ショスタコーヴィチ:交響曲第15番
シャルル・デュトワ指揮 NHK交響楽団
2013年11月30日 第1769回定期公演 NHKホール
2014年2月9日TV放送
ショスタコーヴィチ(1906-1971)最後の交響曲(1971)である。発表された当時から「ウイリアムテル序曲」をはじめ、有名な曲の断片が入っていて、それが何かを戯画化したものであるのか、諧謔なのか、いろいろ言われたものである。ほかの作品も含め、あまり食わず嫌いでもと、少しずつ聴き始めたときに、この曲の録音も一度聴いたが、そんなものかという印象しか残っていない。

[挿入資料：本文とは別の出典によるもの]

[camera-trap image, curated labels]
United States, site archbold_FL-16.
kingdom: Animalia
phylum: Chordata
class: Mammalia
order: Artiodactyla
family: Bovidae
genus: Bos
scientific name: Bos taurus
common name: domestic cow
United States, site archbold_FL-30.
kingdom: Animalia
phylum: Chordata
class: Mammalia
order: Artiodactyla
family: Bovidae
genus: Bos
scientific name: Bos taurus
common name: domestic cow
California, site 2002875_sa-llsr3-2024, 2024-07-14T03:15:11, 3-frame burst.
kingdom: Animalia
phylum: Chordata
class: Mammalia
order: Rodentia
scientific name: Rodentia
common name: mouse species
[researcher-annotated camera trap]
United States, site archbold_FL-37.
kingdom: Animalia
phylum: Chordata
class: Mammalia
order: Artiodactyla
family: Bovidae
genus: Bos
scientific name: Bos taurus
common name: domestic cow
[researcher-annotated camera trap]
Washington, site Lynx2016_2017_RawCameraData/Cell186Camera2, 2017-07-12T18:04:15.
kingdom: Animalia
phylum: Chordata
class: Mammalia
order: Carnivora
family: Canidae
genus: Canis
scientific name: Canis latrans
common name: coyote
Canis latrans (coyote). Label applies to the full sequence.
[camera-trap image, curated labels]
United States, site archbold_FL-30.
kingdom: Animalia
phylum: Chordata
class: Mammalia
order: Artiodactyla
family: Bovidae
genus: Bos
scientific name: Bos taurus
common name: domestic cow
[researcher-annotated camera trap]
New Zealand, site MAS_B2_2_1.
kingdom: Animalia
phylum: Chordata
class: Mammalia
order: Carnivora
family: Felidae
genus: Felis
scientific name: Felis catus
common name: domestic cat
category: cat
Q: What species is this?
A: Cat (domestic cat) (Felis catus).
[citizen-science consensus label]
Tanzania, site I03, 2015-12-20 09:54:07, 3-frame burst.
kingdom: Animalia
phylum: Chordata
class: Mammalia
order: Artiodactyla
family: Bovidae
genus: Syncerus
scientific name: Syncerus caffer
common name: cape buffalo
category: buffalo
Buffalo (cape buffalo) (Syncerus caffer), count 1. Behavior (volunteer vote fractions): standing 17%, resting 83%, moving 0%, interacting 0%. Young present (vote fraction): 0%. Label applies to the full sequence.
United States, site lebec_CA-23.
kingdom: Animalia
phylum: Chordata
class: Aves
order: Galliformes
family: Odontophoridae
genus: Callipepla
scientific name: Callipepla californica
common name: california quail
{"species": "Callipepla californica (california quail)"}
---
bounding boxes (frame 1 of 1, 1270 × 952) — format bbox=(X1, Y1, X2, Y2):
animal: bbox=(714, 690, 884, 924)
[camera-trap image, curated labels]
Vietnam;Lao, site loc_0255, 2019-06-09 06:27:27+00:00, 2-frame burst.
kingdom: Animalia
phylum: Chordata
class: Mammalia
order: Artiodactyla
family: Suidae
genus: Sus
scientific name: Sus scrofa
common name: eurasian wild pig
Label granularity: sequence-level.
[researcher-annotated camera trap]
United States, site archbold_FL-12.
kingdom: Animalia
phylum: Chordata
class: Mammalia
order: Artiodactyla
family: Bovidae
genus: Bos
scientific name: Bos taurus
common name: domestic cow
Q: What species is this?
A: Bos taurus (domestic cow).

ところが、こうしてたまたま聴いてみたら驚いた。高度に洗練された部分、それらはいろいろな楽器が選ばれて演奏しがいのあるソロ―パートを含んでおり、全体はそういう離散的な集合が進行していき、悲痛でもなく諦念でもないなんとも言えない静謐の中で終わる。
有名曲の断片は自らの音楽家としての半生を物語っているのか、ソ連という社会をカリカチュアしているのか、いろいろ取れるのだが、一面的ではない。第4楽章に出てくるのはワーグナー、「神々の黄昏」のジークフリート葬送行進曲、「トリスタンとイゾルデ」などだろうか。
オーケストラのいろいろなパートの人たちにとっても、演奏しがいのあるものだろうし、その様子がTVで見ると伝わってきて、そこにこっちが少し移入していくことによってこの曲を味わうことにもなる。
こういう批評性もある曲だからデュトワの指揮はいいだろうと勝手に期待したが、そのとおり。この人はデヴュー時のイメージを残しながら、無理なく円熟しているようだ。